### Document extract
● ● ● ●

Keep in mind that you have to update the priority of every triangle in the mesh
each frame to determine whether it needs to be split or not. That priority depends
on the height of the new vertex, which is determined by calling the fractal
function. So to keep from having to call the fractal function for every triangle
every frame, you need cache the new height value in your triangle object. So
as each triangle is created from a split, you should call the fractal function
to get the height value for the next potential split.
Once I had that implemented, I realized I was still calling the fractal routine
twice as often as necessary. Because each triangle shares its longest edge with
another triangle in a square, the second triangle to be created for that square
was making the same call to the fractal routine. It's easy enough to determine
whether a triangle is completing a square at the time of its creation, and if
so borrow the calculated height value from its neighbor. Also note that there
is also no need to call the fractal routine when you merge a diamond because
the vertex you are removing has the information you need. Just take the vertex's
height value and use it to compute the offset to put into the merged triangle
objects.
Next I focused on the priority calculations. The first thing to keep in mind
is that if the merge priority is not calculated in the same way the split priority
is calculated for a triangle's parent, you quickly get into a situation where
each frame you will split several triangles only to have them merged together
again right away. You can also get into a situation where unneeded triangles
are kept around long after they're needed. Because I'm not using a binary tree,
I'm not keeping track of the original state of the parent triangles. This was
easy enough to solve by adding a few members to my diamond object to keep track
of the necessary information.
There are a number of other changes I can think of off the top of my head that
could theoretically speed it up even more. The simplest way is to come up with
some logic to avoid doing a priority check on every triangle every frame. At
50,000 triangles, this can be quite a burden on the CPU. I recently read an
interesting article that described an improved split priority concept. In this
article, the priority calculations were pre-calculated to determine the distance
at which a triangle would be split or a diamond merged, and updates were driven
mainly off of distance checks. The author then grouped polygons together into
a tree using bounding spheres to greatly reduce the number of distance checks
that needed to be made each frame. I'm not clear on the details surrounding
their implementation, but they reported a dramatic improvement in their Update()
function.
Optimizing the Draw() function
Next I concentrated on the Draw()
function, and switched from direct calls to glVertex,
glNormal, and glTexCoord
to a vertex array. I created a dynamically sizing array class, and made it global
so that all ROAM objects use the same vertex array. This optimization gave a
noticeable boost in frame rate, which illustrated to me that my optimizations
to the Update() function had
paid off and the bottleneck had moved over to the rendering pipeline. If the
rest of the code had been poorly optimized, I would've seen a very small improvement
optimizing the rendering pipeline.

● ● ● ●

### Rows
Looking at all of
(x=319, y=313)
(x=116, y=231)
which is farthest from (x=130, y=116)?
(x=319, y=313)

● ● ● ●

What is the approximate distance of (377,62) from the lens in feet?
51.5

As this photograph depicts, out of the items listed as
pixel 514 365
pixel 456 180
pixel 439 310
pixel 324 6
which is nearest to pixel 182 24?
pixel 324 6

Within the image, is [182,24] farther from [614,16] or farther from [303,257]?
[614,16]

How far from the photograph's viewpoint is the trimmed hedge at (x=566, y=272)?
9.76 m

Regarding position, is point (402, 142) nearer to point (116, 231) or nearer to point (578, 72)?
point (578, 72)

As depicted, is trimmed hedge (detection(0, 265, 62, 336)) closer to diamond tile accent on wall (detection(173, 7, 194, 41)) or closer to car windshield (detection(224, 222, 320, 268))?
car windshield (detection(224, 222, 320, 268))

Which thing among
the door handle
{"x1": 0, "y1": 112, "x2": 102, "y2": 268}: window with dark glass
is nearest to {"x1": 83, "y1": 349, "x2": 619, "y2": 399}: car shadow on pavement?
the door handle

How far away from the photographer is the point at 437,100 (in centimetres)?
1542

● ● ● ●

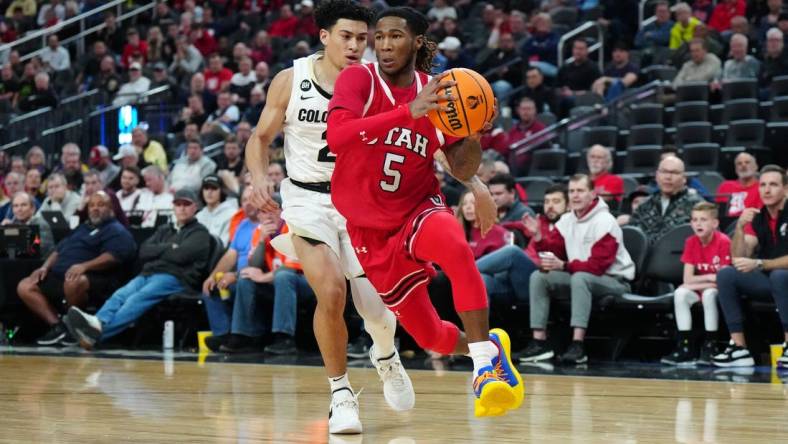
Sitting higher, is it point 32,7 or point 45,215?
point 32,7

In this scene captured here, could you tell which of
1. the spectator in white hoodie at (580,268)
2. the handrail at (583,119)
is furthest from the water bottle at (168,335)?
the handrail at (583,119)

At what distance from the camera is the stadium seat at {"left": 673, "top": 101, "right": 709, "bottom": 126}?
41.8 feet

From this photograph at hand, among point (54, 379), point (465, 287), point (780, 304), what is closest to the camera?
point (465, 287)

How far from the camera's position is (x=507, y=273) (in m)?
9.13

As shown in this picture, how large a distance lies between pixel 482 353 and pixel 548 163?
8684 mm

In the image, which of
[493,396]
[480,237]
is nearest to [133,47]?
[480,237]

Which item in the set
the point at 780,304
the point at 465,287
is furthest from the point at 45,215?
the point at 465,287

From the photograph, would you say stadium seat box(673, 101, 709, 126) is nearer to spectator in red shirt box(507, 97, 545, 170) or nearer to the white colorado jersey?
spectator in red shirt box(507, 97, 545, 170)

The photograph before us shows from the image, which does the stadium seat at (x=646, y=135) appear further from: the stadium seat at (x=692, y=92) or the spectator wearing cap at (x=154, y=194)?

● ● ● ●

### Tasks and exercises
(A) Please say whether each statement agrees with the ROAM excerpt, answering yes or no and quoting the deciding words: (i) merging a diamond requires a call to the fractal routine; (ii) the writer uses a binary tree; (iii) the dynamically sizing array class is global so every ROAM object shares one vertex array.
(B) In the ROAM excerpt, at what triangle count can a priority check on every triangle every frame become quite a burden on the CPU?

### The answers
(A)
(i) No: "there is also no need to call the fractal routine when you merge a diamond"
(ii) No: "Because I'm not using a binary tree"
(iii) Yes: "made it global so that all ROAM objects use the same vertex array"

(B) 50,000 triangles.